• Jason Nisse

The Sir Alans and the illusion of control

At dinner last night I was asked by a friend whether she should become the trustee of a charity. At the time I didn’t know that Sir Alan Parker, one of the most influential PR people in the UK, had resigned as chairman of Save the Children because of scandals engulfing the charity. It would only have reinforced my expressed view that you need to be very careful getting into situations you cannot control.

As people become successful in business, they become tempted to take on extra responsibilities where they can give other organisations the benefit of their experience, typically as a non-executive director of a company or trustee of a charity. They do this usually for very good reasons, but are often unaware of the reputational dangers that come from not having the control that you think you have over the organisation you are helping.

As a non-executive director the role is quite well defined and can be quite familiar to someone who has been an executive director of a company. But beware. A NED has the same responsibility in law, but less power and significantly less information. However good you are at ferreting out the facts, you rely on what the CEO and his or her henchpeople tell you. At WPP Group, Sir Martin Sorrell famously had his non-executive directors cowed, so that they allowed him to have a remuneration package that scandalised business and remain in charge well past his sell by date. Look at the mess the group is in now.
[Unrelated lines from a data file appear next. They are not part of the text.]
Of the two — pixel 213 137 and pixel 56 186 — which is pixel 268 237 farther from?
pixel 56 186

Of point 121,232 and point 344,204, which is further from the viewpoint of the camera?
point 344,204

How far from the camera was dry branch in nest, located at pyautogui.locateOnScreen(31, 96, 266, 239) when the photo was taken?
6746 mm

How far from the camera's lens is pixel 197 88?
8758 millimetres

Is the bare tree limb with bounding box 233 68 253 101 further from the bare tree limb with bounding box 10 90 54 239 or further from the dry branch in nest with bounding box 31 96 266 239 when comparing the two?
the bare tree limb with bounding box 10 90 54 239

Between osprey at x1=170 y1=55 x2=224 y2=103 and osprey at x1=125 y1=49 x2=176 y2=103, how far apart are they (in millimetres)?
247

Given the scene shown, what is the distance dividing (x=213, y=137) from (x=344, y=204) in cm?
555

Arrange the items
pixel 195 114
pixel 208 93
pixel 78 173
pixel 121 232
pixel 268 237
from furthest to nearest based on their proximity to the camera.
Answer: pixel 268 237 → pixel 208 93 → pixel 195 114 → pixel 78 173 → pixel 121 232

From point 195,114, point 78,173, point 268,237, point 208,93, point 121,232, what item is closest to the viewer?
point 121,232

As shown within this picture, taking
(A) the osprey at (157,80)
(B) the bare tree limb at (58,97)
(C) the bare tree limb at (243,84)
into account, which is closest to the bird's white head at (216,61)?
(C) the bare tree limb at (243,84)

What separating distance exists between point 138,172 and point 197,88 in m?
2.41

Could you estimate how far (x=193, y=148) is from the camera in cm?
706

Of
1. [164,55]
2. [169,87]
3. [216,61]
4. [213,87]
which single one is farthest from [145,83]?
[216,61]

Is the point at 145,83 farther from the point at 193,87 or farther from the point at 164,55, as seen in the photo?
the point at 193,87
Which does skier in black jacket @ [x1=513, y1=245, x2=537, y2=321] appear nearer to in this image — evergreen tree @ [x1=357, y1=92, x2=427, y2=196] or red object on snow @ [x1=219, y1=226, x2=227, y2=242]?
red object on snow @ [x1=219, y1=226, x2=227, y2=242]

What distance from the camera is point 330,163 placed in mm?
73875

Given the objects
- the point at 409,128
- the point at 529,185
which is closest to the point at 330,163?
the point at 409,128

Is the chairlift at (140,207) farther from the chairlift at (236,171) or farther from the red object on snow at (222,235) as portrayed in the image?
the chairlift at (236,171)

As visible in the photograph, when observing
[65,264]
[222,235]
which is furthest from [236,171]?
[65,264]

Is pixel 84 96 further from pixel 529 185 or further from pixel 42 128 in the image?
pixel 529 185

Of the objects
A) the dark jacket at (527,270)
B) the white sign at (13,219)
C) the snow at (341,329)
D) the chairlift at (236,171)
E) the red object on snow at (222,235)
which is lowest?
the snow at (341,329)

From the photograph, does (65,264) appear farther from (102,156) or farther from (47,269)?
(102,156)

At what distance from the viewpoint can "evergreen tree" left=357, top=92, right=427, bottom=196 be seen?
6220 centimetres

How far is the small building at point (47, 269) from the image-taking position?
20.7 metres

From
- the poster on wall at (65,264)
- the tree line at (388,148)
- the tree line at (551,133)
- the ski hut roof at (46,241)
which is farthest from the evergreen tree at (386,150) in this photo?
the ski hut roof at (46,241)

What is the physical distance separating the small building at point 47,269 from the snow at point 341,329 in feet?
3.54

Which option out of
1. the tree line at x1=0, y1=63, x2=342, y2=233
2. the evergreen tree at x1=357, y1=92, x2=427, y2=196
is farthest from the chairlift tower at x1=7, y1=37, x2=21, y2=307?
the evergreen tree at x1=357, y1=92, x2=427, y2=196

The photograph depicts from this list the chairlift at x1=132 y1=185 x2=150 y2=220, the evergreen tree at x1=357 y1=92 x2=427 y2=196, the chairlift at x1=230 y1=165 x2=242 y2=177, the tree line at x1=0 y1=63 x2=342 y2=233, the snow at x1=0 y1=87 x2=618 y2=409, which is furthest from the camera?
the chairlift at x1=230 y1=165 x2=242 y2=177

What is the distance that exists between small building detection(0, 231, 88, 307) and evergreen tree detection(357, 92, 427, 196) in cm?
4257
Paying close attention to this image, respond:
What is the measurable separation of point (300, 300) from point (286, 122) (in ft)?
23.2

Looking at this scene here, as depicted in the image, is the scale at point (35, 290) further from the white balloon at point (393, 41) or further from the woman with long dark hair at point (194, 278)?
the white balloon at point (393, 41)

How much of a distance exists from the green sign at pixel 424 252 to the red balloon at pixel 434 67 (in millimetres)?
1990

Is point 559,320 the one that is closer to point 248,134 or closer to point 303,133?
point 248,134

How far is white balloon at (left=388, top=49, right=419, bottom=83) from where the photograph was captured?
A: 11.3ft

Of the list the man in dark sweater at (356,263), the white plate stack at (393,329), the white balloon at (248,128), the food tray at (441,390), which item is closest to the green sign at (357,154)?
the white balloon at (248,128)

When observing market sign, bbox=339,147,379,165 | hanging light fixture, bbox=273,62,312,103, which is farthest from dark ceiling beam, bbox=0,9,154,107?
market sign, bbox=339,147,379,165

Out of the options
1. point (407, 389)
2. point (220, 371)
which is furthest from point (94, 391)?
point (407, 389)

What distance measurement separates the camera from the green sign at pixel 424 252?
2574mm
If you are a NED and you think that the business in nor being run well but the CEO disagrees, what can you do? Force him or her out? Unlikely unless you can convince a majority of other NEDs and/or shareholders. Resign? OK – but that’s a brief moment and you have lost any influence. Go to the press? Good luck with that!
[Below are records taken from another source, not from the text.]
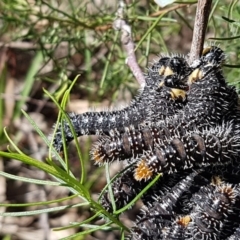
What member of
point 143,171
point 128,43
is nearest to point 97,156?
point 143,171

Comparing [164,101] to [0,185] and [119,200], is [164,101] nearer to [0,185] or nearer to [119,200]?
[119,200]

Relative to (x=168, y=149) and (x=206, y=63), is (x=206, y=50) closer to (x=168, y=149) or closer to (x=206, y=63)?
(x=206, y=63)

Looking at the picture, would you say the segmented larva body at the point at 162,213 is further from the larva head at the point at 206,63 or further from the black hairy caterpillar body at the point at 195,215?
the larva head at the point at 206,63

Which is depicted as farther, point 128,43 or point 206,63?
point 128,43

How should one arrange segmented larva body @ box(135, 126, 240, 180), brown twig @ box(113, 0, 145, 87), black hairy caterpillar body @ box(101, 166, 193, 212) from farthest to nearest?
brown twig @ box(113, 0, 145, 87)
black hairy caterpillar body @ box(101, 166, 193, 212)
segmented larva body @ box(135, 126, 240, 180)

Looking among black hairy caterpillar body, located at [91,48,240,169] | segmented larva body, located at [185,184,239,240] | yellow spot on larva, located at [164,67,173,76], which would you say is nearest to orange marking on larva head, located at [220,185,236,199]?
segmented larva body, located at [185,184,239,240]

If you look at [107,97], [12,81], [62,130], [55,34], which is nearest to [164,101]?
[62,130]

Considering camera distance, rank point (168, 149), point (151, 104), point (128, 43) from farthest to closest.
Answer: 1. point (128, 43)
2. point (151, 104)
3. point (168, 149)

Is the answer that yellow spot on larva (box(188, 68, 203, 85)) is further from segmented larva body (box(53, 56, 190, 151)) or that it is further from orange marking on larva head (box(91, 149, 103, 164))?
orange marking on larva head (box(91, 149, 103, 164))
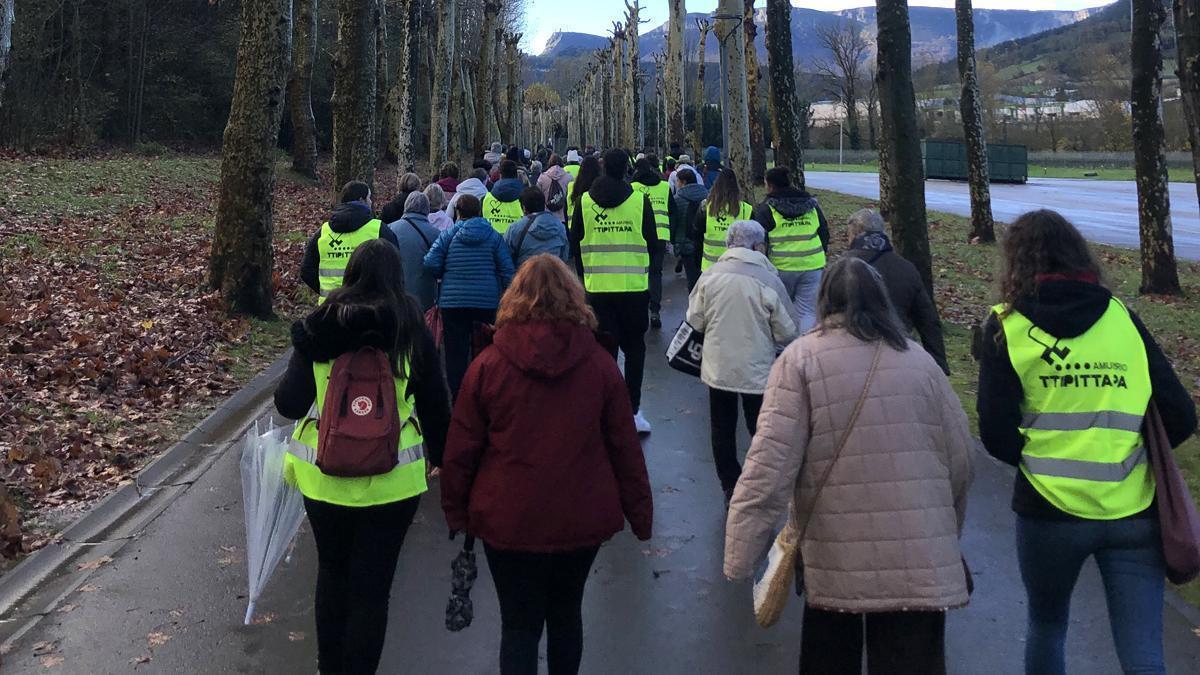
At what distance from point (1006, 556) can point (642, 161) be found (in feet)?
30.8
At least businesses are businesses. Charities are usually founded to achieve laudable aims – though I would argue that the regulation of charities is so poor that some questionable organisations achieve charitable status. Their management structures, governance standards and financial controls are often vastly inferior to businesses. Good intentions do not always translate into good management. Trustees have limited time to delve into the workings of the charity, are often not remunerated and carry significant responsibility under law and in the court of public opinion.
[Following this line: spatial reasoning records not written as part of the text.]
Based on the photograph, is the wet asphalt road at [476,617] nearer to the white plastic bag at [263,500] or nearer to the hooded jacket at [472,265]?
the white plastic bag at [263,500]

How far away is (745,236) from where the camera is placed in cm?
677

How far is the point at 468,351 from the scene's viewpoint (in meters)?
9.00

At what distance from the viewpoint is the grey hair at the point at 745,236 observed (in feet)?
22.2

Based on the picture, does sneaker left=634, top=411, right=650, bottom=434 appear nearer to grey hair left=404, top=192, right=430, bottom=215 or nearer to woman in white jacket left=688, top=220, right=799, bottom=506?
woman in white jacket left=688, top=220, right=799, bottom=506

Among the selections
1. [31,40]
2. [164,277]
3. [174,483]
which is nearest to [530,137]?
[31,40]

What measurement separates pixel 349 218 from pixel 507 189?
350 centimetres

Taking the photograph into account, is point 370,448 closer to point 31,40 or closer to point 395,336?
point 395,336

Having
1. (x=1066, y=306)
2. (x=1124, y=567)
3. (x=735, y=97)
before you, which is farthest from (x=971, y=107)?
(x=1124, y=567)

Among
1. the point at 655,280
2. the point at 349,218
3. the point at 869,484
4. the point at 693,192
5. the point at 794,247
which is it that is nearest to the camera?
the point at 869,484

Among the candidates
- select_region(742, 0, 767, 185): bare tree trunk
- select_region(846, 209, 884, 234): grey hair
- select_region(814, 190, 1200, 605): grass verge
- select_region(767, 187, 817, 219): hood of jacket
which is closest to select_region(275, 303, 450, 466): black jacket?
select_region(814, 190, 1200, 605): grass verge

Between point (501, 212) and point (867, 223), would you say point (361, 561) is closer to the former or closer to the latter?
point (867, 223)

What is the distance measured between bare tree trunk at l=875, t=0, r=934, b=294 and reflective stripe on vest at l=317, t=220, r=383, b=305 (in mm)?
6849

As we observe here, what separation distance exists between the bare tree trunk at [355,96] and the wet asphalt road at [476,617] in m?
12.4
If things go wrong, the finger is pointed at the trustees to ask why they didn’t do more. Look at how Sir Alan Yentob was criticised over Kid’s Company, and now Sir Alan Parker at Save the Children.

Don’t get me wrong – I think that being a NED and being a trustee of a charity is a great thing for people with the right experience and intentions to do. But go into it with your eyes wide open and get the best possible advice before, during and after.